Swap "stone doorway" for "stone archway" in the lines from the one with "How far from the camera" to the one with "1730 centimetres", and give those lines again with nothing else changed.

++++ Data entries ++++

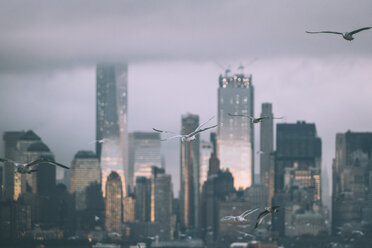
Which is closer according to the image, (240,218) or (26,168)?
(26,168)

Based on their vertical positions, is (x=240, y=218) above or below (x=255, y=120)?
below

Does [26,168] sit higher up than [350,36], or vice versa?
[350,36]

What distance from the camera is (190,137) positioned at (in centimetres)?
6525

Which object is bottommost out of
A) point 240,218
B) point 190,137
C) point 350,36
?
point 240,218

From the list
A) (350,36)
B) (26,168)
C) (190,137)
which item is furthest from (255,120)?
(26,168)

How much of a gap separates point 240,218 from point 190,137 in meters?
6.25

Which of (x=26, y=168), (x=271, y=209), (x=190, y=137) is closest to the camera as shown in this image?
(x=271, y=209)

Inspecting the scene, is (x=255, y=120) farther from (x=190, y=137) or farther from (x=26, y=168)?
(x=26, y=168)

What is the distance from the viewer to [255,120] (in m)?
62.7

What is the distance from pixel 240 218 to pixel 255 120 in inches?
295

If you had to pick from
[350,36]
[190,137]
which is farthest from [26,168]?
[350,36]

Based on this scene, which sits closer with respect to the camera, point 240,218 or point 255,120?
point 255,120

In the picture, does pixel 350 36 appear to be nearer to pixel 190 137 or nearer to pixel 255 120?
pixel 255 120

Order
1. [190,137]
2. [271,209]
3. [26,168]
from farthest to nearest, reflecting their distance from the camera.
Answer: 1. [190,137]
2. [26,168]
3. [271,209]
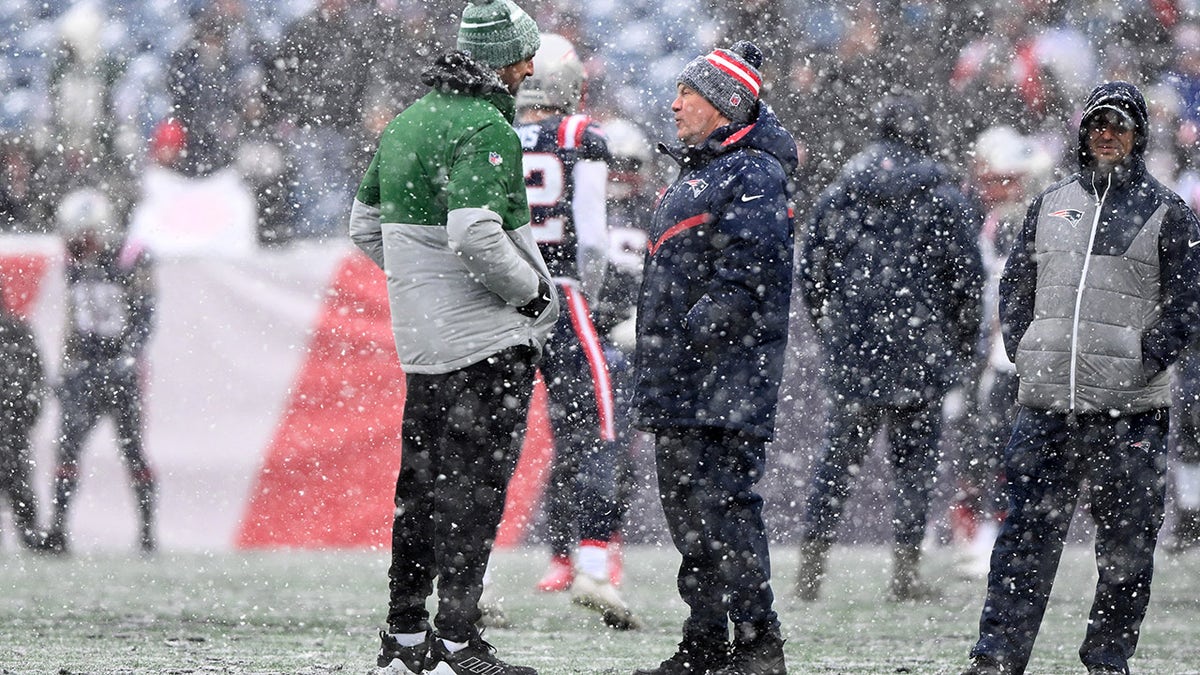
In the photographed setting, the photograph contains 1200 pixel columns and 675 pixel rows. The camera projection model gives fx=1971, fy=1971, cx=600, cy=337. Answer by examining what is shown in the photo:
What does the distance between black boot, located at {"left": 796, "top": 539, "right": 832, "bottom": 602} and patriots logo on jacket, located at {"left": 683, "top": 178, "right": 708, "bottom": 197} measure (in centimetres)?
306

++++
++++ Data entries ++++

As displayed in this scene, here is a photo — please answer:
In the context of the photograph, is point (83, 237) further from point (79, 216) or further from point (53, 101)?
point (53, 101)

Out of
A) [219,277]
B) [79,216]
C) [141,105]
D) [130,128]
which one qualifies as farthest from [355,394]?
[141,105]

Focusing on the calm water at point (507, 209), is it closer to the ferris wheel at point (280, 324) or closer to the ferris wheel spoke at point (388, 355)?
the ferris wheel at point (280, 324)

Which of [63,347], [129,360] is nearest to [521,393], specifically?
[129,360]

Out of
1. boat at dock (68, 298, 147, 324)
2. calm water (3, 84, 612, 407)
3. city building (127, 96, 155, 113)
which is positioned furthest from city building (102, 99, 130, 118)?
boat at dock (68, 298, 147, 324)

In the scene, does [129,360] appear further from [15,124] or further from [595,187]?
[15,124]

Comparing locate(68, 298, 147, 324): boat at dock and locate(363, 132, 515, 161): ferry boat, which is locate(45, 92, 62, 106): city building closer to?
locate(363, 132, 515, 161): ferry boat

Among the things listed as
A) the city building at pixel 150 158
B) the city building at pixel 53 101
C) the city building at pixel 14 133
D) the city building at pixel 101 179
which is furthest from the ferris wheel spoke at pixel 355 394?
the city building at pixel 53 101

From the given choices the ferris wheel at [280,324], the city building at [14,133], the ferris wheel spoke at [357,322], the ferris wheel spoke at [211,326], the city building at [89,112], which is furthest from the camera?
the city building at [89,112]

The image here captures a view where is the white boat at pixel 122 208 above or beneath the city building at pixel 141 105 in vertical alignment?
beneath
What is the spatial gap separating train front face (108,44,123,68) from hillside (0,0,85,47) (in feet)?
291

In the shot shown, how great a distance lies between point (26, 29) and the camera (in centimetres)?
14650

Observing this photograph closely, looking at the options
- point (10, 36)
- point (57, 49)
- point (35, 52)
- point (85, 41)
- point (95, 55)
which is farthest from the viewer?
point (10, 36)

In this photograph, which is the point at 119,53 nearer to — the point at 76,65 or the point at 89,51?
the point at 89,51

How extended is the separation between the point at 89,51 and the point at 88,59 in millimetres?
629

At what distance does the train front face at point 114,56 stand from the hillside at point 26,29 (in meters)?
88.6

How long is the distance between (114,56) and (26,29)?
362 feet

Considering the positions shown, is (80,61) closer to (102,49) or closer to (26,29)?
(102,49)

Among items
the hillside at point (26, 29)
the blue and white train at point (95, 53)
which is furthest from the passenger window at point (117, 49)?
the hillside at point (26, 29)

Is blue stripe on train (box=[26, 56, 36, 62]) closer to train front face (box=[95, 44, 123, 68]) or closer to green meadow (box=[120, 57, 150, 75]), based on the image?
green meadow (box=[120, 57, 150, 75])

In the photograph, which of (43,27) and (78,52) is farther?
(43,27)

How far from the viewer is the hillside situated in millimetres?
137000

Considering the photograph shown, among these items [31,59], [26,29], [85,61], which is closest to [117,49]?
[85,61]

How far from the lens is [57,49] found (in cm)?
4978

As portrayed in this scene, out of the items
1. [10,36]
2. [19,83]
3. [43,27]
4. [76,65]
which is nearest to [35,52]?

++++
++++ Data entries ++++

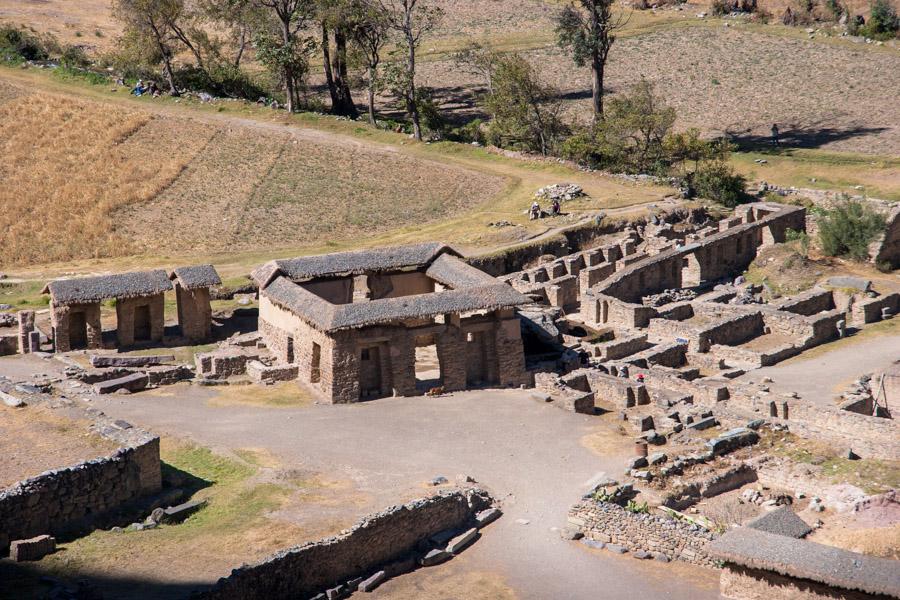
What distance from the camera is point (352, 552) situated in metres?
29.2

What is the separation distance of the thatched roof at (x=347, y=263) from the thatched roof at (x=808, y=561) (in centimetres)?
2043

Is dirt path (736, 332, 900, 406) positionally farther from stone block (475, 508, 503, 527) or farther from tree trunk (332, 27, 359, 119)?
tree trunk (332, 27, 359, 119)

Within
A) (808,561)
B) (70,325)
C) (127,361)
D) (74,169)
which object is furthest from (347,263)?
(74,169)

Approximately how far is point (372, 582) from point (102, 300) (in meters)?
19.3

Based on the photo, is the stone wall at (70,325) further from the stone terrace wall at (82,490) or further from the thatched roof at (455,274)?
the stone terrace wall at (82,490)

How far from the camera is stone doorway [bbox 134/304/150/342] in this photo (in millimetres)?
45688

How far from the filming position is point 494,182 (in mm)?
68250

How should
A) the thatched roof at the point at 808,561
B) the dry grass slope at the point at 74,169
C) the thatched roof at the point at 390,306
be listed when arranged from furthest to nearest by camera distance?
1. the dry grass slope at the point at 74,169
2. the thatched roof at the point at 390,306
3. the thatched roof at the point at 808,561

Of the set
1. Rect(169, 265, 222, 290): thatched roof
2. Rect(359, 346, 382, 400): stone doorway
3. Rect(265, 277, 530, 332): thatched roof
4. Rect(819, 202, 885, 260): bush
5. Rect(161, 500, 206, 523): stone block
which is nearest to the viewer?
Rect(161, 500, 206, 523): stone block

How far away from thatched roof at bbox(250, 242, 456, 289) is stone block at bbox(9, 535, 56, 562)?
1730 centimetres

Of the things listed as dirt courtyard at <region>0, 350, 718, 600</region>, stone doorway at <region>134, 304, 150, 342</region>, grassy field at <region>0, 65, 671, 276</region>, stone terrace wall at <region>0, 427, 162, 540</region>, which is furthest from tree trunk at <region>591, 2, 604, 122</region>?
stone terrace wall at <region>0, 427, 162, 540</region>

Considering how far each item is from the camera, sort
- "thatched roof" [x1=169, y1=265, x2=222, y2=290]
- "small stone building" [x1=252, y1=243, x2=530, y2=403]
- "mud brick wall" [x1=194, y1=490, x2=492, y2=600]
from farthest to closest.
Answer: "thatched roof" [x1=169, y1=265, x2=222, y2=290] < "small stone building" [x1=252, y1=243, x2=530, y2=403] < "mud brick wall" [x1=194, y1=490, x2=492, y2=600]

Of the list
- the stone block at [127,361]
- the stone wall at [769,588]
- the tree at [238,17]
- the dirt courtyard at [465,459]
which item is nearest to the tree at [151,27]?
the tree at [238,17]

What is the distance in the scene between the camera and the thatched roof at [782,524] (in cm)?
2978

++++

Solution to the exercise:
How far from the camera is stone archway [bbox 134/304/150/342] in this photo (in millimetres)?
45688

How far from the filming position is point 494,182 (in mm)?
68250

How should
A) the thatched roof at the point at 808,561
B) the dry grass slope at the point at 74,169
C) the thatched roof at the point at 390,306
be listed when arranged from furthest to nearest by camera distance?
1. the dry grass slope at the point at 74,169
2. the thatched roof at the point at 390,306
3. the thatched roof at the point at 808,561

Of the set
1. Rect(169, 265, 222, 290): thatched roof
2. Rect(359, 346, 382, 400): stone archway
3. Rect(265, 277, 530, 332): thatched roof
4. Rect(819, 202, 885, 260): bush
5. Rect(161, 500, 206, 523): stone block
which is nearest to the viewer?
Rect(161, 500, 206, 523): stone block

How far away from thatched roof at bbox(250, 242, 456, 289) is stone block at bbox(9, 535, 56, 562)?
1730 centimetres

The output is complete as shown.